Dos chicos. Unos gemelos.
La otra
voz dice:
—¿Qué
has hecho con los otros?
Nuestra
madre pregunta:
—¿Qué
otros?
—Las
perras tienen cuatro o cinco cachorros cada vez. Se guardan uno o dos y los
demás se ahogan.
La otra
voz se ríe muy fuerte. Nuestra madre no dice nada y la otra voz pregunta:
—¿Tienen
padre, al menos? No estás casada, que yo sepa. No me has invitado a tu boda.
—Sí que
estoy casada. Su padre está en el frente. No tengo noticias de él desde hace
seis meses.
—Entonces
ya puedes ponerle una cruz.
La otra
voz ríe de nuevo, nuestra madre llora. Nosotros volvemos a la puerta del
jardín.
Nuestra
madre sale de la casa con una vieja.
Nuestra
madre nos dice:
—Ésta
es vuestra abuela. Os quedaréis con ella un tiempo, hasta que acabe la guerra.
Nuestra
abuela dice:
—Puede
ser mucho tiempo. Pero yo les haré trabajar, no te preocupes. La comida no es
gratis aquí tampoco.
Nuestra
madre dice:
—Os
mandaré dinero. En las maletas tenéis vuestra ropa. Y en la caja, sábanas y
mantas. Sed buenos, pequeños. Os escribiré.
Nos
besa y se va llorando.
La
abuela se ríe muy fuerte y dice:
—¡Sábanas
y mantas! ¡Camisas blancas y zapatitos de charol! ¡Ya os enseñaré yo a vivir,
ya veréis!
Le
sacamos la lengua a nuestra abuela. Ella se ríe más fuerte aún, dándose
palmadas en los muslos.
La casa
de la abuela está a cinco minutos andando de las últimas casas del pueblo.

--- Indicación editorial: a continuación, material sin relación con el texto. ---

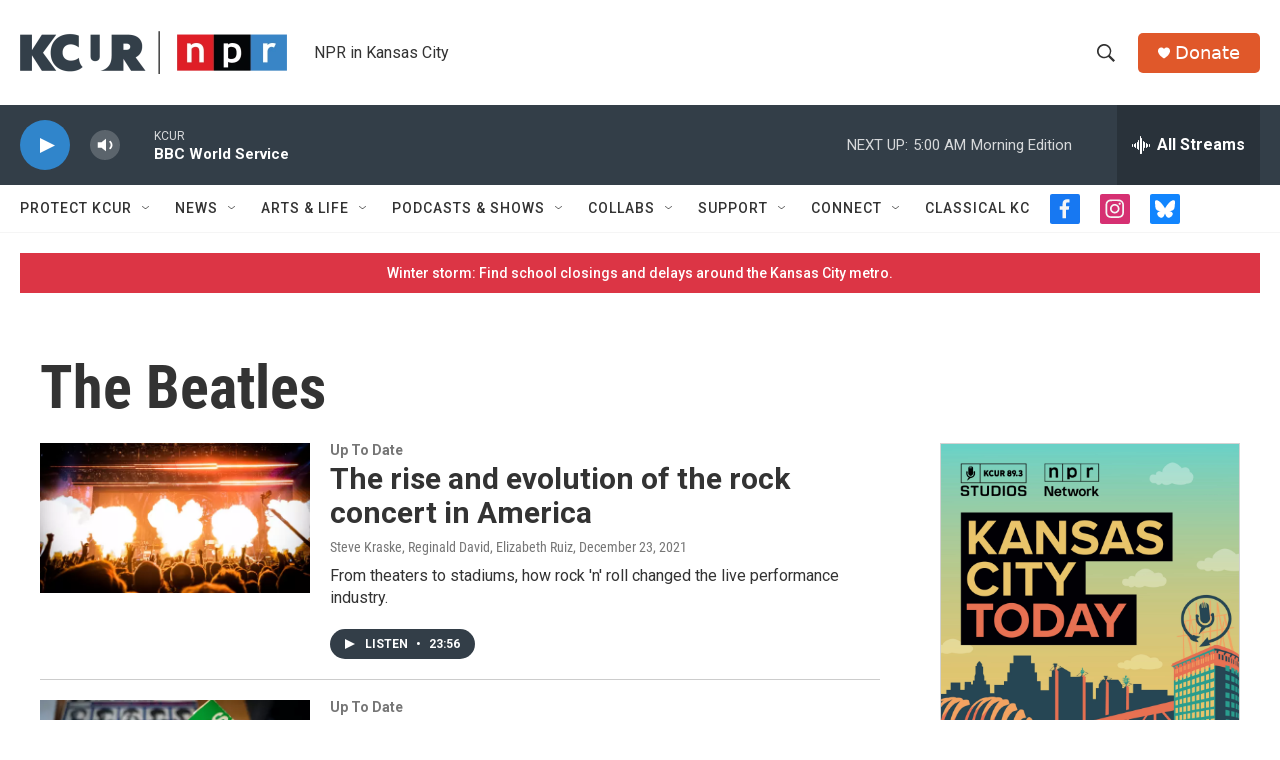

--- FILE ---
content_type: text/html; charset=utf-8
request_url: https://www.google.com/recaptcha/api2/aframe
body_size: 268
content:
<!DOCTYPE HTML><html><head><meta http-equiv="content-type" content="text/html; charset=UTF-8"></head><body><script nonce="Otj9xkX8G596wtcjyXjlIA">/** Anti-fraud and anti-abuse applications only. See google.com/recaptcha */ try{var clients={'sodar':'https://pagead2.googlesyndication.com/pagead/sodar?'};window.addEventListener("message",function(a){try{if(a.source===window.parent){var b=JSON.parse(a.data);var c=clients[b['id']];if(c){var d=document.createElement('img');d.src=c+b['params']+'&rc='+(localStorage.getItem("rc::a")?sessionStorage.getItem("rc::b"):"");window.document.body.appendChild(d);sessionStorage.setItem("rc::e",parseInt(sessionStorage.getItem("rc::e")||0)+1);localStorage.setItem("rc::h",'1769410080456');}}}catch(b){}});window.parent.postMessage("_grecaptcha_ready", "*");}catch(b){}</script></body></html>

Después ya no queda más que la carretera polvorienta, pronto cortada por una
barrera. Está prohibido ir más lejos, un soldado monta guardia allí. Tiene una
metralleta y unos prismáticos, y cuando llueve se mete dentro de una garita.

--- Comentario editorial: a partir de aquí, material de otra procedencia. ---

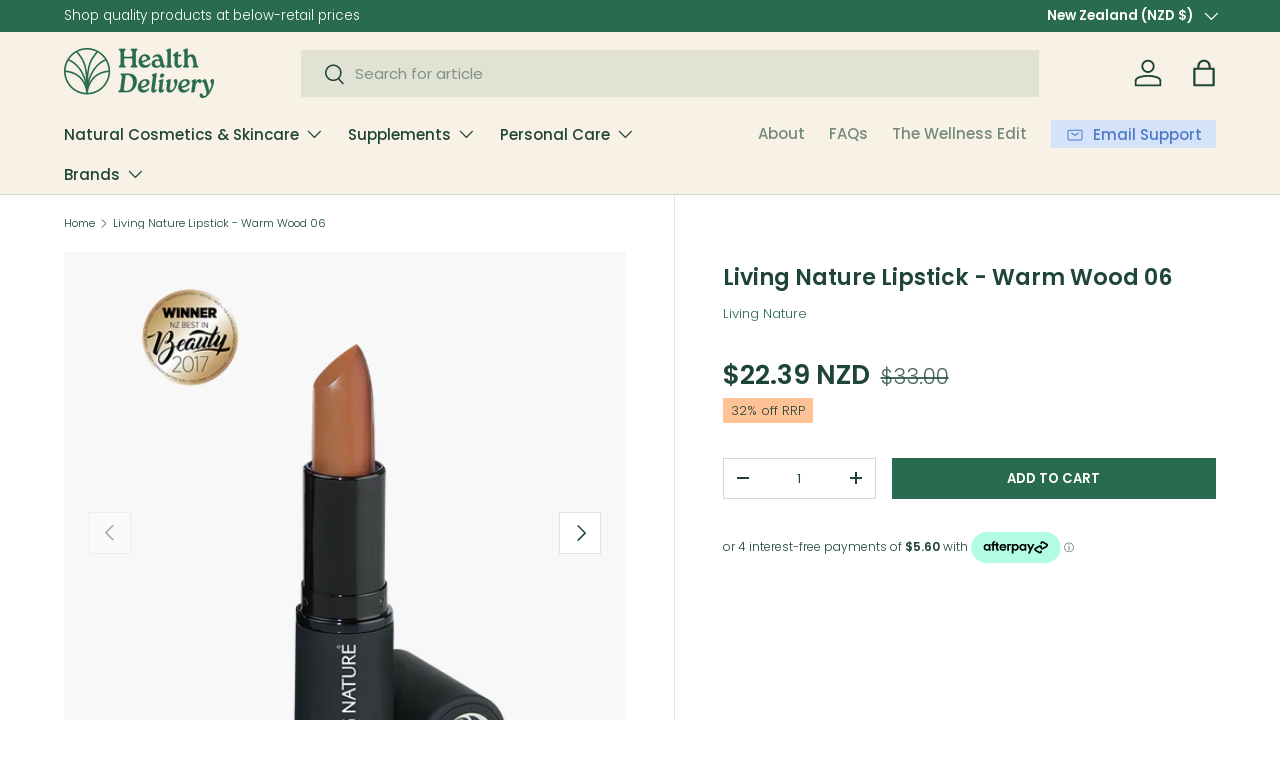

--- FILE ---
content_type: text/css
request_url: https://www.healthdelivery.com.au/cdn/shop/t/45/assets/popup.css?v=173224357801026622811765927266
body_size: -380
content:
.popup-section .modal__window{width:480px;max-width:calc(100vw - var(--gutter) * 2);min-height:0;overflow-y:auto}.popup-section .modal__window--no-image-block{overflow:hidden}.popup-section .modal__window--no-image-block .modal__content{overflow-y:auto}.popup-section .modal__window--side-image{width:600px;overflow:hidden}.popup-section .modal__window--side-image .modal__content{overflow-y:auto}.popup-section .modal__content--p-small{padding:calc(5 * var(--space-unit)) var(--gutter)}.popup-section .modal__content--p-medium{padding:calc(10 * var(--space-unit)) var(--gutter)}.popup-section .modal__content--p-large{padding:calc(16 * var(--space-unit)) var(--gutter)}.popup-section .modal__close-btn{top:5px;right:5px;background-color:transparent}.popup-section .modal__close-btn svg{width:18px;height:18px}.popup-section .modal__image{max-width:none}.popup-section .countdown__item{padding-right:0;padding-left:0}.popup-section .section__block:not(:last-child){margin-bottom:calc(6 * var(--space-unit))}.popup-section .countdown__block{margin-top:0}.popup-section__background-image{z-index:-1}.modal.popup-section--age-verification{z-index:100}.popup-section--shrink .modal__window{width:auto;min-width:200px}@media (min-width: 769px){.popup-section .modal__window{width:640px}.popup-section .modal__window--side-image{width:800px}.popup-section .modal__window--side-image .modal__content--p-small{padding:calc(5 * var(--space-unit)) calc(4 * var(--space-unit))}.popup-section .modal__window--side-image .modal__content--p-medium{padding:calc(10 * var(--space-unit)) calc(6 * var(--space-unit))}.popup-section .modal__window--side-image .modal__content--p-large{padding:calc(16 * var(--space-unit)) calc(12 * var(--space-unit))}.popup-section .modal__content--p-small{padding:calc(5 * var(--space-unit))}.popup-section .modal__content--p-medium{padding:calc(10 * var(--space-unit))}.popup-section .modal__content--p-large{padding:calc(16 * var(--space-unit)) 80px}.popup-section--shrink .modal__window{width:auto;min-width:200px;max-width:640px}}@media (max-width: 768.98px){.popup-section .modal__window.flex-col .media__placeholder{position:relative}}
/*# sourceMappingURL=/cdn/shop/t/45/assets/popup.css.map?v=173224357801026622811765927266 */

Sabemos que más allá de la barrera, oculta entre los árboles, hay una base
militar secreta, y detrás de la base la frontera y otro país.
La casa
de la abuela está rodeada por un jardín al fondo del cual corre un río, y
después el bosque.
En el
jardín tiene plantadas todo tipo de verduras y árboles frutales. En un rincón
hay una conejera, un gallinero, una pocilga y una caseta para las cabras. Hemos
intentado subirnos al lomo del cerdo más gordo de todos, pero es imposible
permanecer encima.
La
abuela vende las verduras, las frutas, los conejos, los patos y los pollos en
el mercado, así como los huevos de las gallinas y patas y quesos de cabra. Los
cerdos los vende al carnicero, que le paga con dinero, pero también con jamones
y salchichones ahumados.
También
hay un perro para cazar a los ladrones y un gato para cazar ratas y ratones. No
hay que darle de comer, para que tenga hambre siempre.
La
abuela posee también una viña al otro lado de la carretera.
Se
entra en la casa por la cocina, que es grande y está caliente. El fuego está
encendido todo el día en el hogar de leña. Junto a la ventana hay una enorme
mesa y un banco de rincón. En ese banco dormimos nosotros.
Desde
la cocina, una puerta lleva a la habitación de la abuela, que siempre está
cerrada con llave. Sólo la abuela entra allí por las noches, a dormir.
Existe
otra habitación donde se puede entrar sin pasar por la cocina, directamente
desde el jardín. Esa habitación está ocupada por un oficial extranjero. La
puerta también está cerrada siempre con llave.
Bajo la
casa hay una bodega llena de cosas de comer y, debajo del tejado, un desván
donde la abuela ya no sube desde que le serramos la escalera y se hizo daño al
caer. La entrada del desván está justo encima de la puerta del oficial, y
nosotros subimos con la ayuda de una cuerda. Allí es donde guardamos el
cuaderno de las redacciones, el diccionario de nuestro padre y los demás
objetos que nos vemos obligados a esconder.
Pronto
nos fabricamos una llave que abre todas las puertas y hacemos unos agujeros en
el suelo del desván. Gracias a la llave podemos circular libremente por la casa
cuando no hay nadie en ella, y gracias a los agujeros, podemos observar a la
abuela y al oficial en sus habitaciones sin que ellos se den cuenta.